Unimanual vs Bimanual
Tasks involving unimanual movements are often learned or mastered before bimanual
movements.
Stationary vs Dynamic
Skills manipulating stationary objects develop before skills with moving objects
Closed vs Open
Closed tasks are those in which the environment is stationary during task performance,
whereas open tasks are ones in which the environment is changing or in motion and involve some
intertrial variability. Closed tasks are generally simpler for most children to accomplish.
One-step vs Multi-step
Tasks with fewer steps are accomplished more readily than those with multiple steps.
Simple vs Complex
Children acquire tasks that require less precision more easily than those that require more
precision.

Uncomplicated Example More Difficult Example


Discrete Jump over rope × 1 Continuous Jumping rope
Unimanual Grasp toy in one hand Bimanual Grasping toy with two hands
Stationary Hold toy Dynamic Catching a moving ball
Closed Scribble on paper Open Following with pen moving target on
computer
One-step Write name Multistep Writing name and drawing picture
Simple Place ball in container Complex Playing a game of mini-golf

Practice Levels and Types


Massed practice (also known as blocked) is defined as practice in which the period performing
the movement is greater than the rest period. This type of practice works best during the cognitive
stage, as the subject is just beginning to learn the movements. Much more useful when you are the
child is still within the cognitive stage learning to certain motor skill. So, when the child is still learning a
lot you have to let the child practice a lot and has lesser breaks in between.
Distributed practice is defined as practice in which rest between trials is greater than the time
of the trial and is most useful during the associative stage. Lesser performance in the task and more
breaks in between.
Variable or random practice is most effective during the autonomous stage. Variable practice
requires that learners repeat the same patterns but make small changes as necessary
Mental practice includes performing the skill in one’s imagination, without any action involved.
It consists of role playing, watching a video, or imagining. Mental practice is effective in teaching motor
skills and retraining the timing and coordination of muscle group activity.

Error-Based Learning
Children learn movement by making errors or mistakes and self-correcting. It's important for
our child to be able to understand his own mistakes so that he can learn from it better. instead of giving
out the correct answers, or spoon feeding the child with what to do and always giving assistance, it's
important to allow them to make errors so that they can identify their own mistakes and explore other
ways to problem solve or do the activity.

Feedback
Intrinsic feedback, which allows the child to self-correct, is most effective for sustaining motor
performance and should be the goal of intervention sessions.

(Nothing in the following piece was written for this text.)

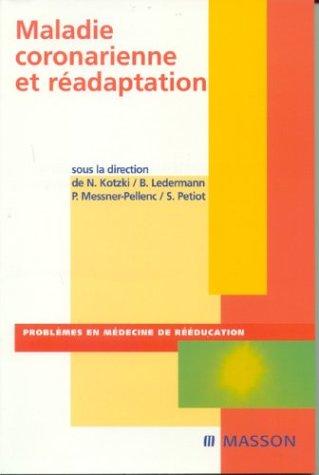 Maladie coronarienne et réadaptation par Nelly Kotzki, B. Ledermann, P. Messner-Pellenc, Sylvie Petiot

Intrinsic feedback may be elicited through
discovery, a situation in which the therapist sets up the environment and the child is allowed to explore
and discover, make errors, and consequently learn new ways of moving.
Extrinsic feedback consists of providing verbal cueing or physical guidance. you can do hand
over hand system or giving cues to the child as to that task.
Demonstrative feedback refers to modeling or imitating movements. Demonstrative feedback
is best if it is provided before the child actually practices the movement, as well as throughout early
stages of skill acquisition.

Feedback
Knowledge of Performance - Therapists may provide descriptive feedback to the child about
performance of a specific task. You will be explaining to the child how he or she should be doing a
certain task.
Knowledge of Results - Feedback related to the desired outcome helps children understand
movement. Instead of allowing the child to perform the activity and giving praises, what you can do is
give the child an idea what to expect as the outcome during the activity.
Verbal Feedback - Verbal feedback is best if provided immediately after completion of the task.
It's very important that you give feedback after the task so that the child label to identify or pinpoint the
problems or the good points that he has done in a certain activity.